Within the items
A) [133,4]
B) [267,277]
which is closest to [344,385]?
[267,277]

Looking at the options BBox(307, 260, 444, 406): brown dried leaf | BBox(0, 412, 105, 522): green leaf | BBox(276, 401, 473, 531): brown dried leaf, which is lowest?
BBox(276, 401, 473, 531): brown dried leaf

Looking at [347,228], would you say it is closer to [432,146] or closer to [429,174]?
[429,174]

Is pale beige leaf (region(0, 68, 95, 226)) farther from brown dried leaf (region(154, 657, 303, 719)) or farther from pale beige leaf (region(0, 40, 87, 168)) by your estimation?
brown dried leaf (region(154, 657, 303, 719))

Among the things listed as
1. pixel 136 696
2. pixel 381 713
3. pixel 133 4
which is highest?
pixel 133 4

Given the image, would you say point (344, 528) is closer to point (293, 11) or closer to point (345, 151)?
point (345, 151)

§

= Given task =
Copy out all the rows above word for word, keeping every line break as it stands.

= Task output =
Within the items
A) [133,4]
B) [267,277]
which is closest to [344,385]?
[267,277]

Looking at the options BBox(307, 260, 444, 406): brown dried leaf | BBox(0, 412, 105, 522): green leaf | BBox(276, 401, 473, 531): brown dried leaf, which is lowest?
BBox(276, 401, 473, 531): brown dried leaf

Looking at [347,228], would you say it is closer to [432,146] or closer to [429,174]?
[429,174]

Is pale beige leaf (region(0, 68, 95, 226)) farther from brown dried leaf (region(154, 657, 303, 719)) or farther from pale beige leaf (region(0, 40, 87, 168)) by your estimation?
brown dried leaf (region(154, 657, 303, 719))

Among the things listed as
1. pixel 136 696
2. pixel 381 713
3. pixel 133 4
which is highest?
pixel 133 4

Given the image, would you say point (344, 528) is closer to point (293, 11) or closer to point (345, 151)?
point (345, 151)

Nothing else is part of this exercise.